Focusing only on rookie-to-sophomore year changes, we see a better completion rate in 8-of-11 (73 percent) instances, a lower average depth of target in 7-of-11 (64 percent) cases, and a lower sack rate in 8-of-11 (73 percent) instances.
I touched on it briefly earlier, but here is what we’ve learned so far. Rookie quarterbacks average deeper throws, complete fewer passes, “waste” more throws, scramble more often, throw more interceptions, and are more likely to be sacked. It makes sense. As quarterbacks become more experienced, they rely on safer, shorter throws rather than aborting the pocket in order to scramble, or find an open receiver, which sometimes leads to additional throw aways and hits. The safer, shorter throws lead to more completions, but fewer yards and turnovers.
In part two of our feature, we’ll take a look at pass distribution based on where the target lined up on the field.
Key: Back = Player lined up in the backfield. Wide = Player lined up out wide, not including the slot. Slot = Players lined up in the slot. In Line = Players lined up on the line. This usually will only include tight ends.
Although this chart proves useful on a quarterback-to-quarterback basis, there’s not much to be learned here related to rookie play as a whole. If we compare all rookie season data to post-rookie season data, we get the same splits for both: 19 percent to backs, 42 percent to targets out wide, 26 percent to slot receivers, and 13 percent to in-line tight ends. Rookie-to-sophomore data shows a slight year-two boost for players lined up out wide, with slot receivers losing slightly. It’s not statistically relevant.
Of all 11 quarterbacks, six (or 55 percent) threw to a back more often in their second season. Five quarterbacks (or 45 percent) saw a higher mark in each of the other three categories. Had we been analyzing an even number of quarterbacks, odds are good that we’d be looking at, at least, a handful of 50:50 splits. Again, there’s not much here we can use to project rookie-to-sophomore progression.

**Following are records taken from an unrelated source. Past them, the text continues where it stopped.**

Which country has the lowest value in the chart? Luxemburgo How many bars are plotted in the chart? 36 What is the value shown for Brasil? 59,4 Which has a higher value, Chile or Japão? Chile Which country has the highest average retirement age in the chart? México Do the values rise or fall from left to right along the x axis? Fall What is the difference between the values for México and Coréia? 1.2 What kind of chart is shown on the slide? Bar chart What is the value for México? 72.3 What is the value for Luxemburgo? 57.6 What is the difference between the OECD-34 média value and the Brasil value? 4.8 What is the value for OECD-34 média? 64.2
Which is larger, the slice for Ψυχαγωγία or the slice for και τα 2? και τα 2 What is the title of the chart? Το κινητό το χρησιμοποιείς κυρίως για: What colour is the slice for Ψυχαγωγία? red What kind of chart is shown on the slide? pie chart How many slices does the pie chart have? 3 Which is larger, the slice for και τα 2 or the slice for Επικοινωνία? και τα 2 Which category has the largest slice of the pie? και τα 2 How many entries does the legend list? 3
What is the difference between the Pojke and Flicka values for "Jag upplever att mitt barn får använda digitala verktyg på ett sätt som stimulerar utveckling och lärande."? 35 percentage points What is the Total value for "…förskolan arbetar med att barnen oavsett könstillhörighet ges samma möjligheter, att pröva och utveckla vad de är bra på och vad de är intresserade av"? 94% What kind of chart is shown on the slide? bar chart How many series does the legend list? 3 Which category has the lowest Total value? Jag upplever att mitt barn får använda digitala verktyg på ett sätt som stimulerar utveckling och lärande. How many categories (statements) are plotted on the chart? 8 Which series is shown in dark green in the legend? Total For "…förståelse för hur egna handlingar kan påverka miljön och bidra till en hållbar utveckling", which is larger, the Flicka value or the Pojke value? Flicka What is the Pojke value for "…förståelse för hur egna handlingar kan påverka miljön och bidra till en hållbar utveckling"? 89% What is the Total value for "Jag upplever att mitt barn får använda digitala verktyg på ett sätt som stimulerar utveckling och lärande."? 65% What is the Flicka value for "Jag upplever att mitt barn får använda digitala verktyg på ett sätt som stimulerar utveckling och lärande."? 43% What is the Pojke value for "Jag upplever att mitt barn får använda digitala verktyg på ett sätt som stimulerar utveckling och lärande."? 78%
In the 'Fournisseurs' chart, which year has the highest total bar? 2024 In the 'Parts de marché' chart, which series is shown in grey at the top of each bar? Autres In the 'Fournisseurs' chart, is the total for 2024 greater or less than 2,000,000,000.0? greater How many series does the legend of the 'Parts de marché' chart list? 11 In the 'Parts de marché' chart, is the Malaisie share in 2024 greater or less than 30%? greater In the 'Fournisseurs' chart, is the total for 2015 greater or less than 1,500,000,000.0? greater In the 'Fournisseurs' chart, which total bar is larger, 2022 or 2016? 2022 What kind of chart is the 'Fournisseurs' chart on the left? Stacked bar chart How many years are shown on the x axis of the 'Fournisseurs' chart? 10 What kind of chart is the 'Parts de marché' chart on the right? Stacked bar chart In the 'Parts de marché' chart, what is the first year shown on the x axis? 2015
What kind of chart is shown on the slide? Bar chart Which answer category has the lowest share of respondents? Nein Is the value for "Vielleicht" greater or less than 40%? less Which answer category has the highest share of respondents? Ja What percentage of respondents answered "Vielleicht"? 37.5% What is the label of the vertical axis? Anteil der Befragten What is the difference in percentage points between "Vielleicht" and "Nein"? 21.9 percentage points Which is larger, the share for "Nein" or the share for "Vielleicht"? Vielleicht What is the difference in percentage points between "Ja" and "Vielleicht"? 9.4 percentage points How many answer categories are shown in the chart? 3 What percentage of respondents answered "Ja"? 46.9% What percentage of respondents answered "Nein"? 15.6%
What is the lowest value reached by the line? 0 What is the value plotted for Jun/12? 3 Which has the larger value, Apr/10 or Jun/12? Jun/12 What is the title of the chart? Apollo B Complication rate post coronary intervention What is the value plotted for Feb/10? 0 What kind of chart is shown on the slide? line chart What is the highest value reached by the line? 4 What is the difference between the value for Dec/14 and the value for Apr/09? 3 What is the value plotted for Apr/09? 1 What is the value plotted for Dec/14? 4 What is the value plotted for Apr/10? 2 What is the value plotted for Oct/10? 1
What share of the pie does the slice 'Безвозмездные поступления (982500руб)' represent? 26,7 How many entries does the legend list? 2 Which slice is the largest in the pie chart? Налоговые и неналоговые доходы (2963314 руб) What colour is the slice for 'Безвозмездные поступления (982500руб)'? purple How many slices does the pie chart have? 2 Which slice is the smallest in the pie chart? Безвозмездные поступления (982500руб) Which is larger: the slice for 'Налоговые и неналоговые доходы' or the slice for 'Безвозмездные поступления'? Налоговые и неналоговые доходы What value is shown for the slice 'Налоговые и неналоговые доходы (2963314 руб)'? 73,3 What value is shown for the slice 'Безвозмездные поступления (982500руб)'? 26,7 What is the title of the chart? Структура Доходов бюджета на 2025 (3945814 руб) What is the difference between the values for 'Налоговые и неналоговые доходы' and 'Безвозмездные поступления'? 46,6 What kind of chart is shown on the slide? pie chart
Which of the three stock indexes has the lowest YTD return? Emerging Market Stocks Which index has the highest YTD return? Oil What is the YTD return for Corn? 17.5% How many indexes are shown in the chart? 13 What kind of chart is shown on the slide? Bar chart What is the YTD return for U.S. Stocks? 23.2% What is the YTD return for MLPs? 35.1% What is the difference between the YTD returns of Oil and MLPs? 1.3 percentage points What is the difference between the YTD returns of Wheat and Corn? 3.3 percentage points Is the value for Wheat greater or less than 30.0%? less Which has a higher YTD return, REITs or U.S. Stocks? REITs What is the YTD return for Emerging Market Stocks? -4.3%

Finally, we can compare the rookie data to each quarterback’s future splits. Of our seven experienced quarterbacks, four (or 57 percent) targeted backs more often in year two. Three (or 43 percent) went “wide” or to an in-line tight end more often. Only two (or 29 percent) relied on slot receivers more often. Considering how close most everything we looked at in this section is to 50 percent, not much stock should be put in the slight drops to slot receivers. It’s worth keeping in the back of your mind, though, as we can re-examine this topic again down the road.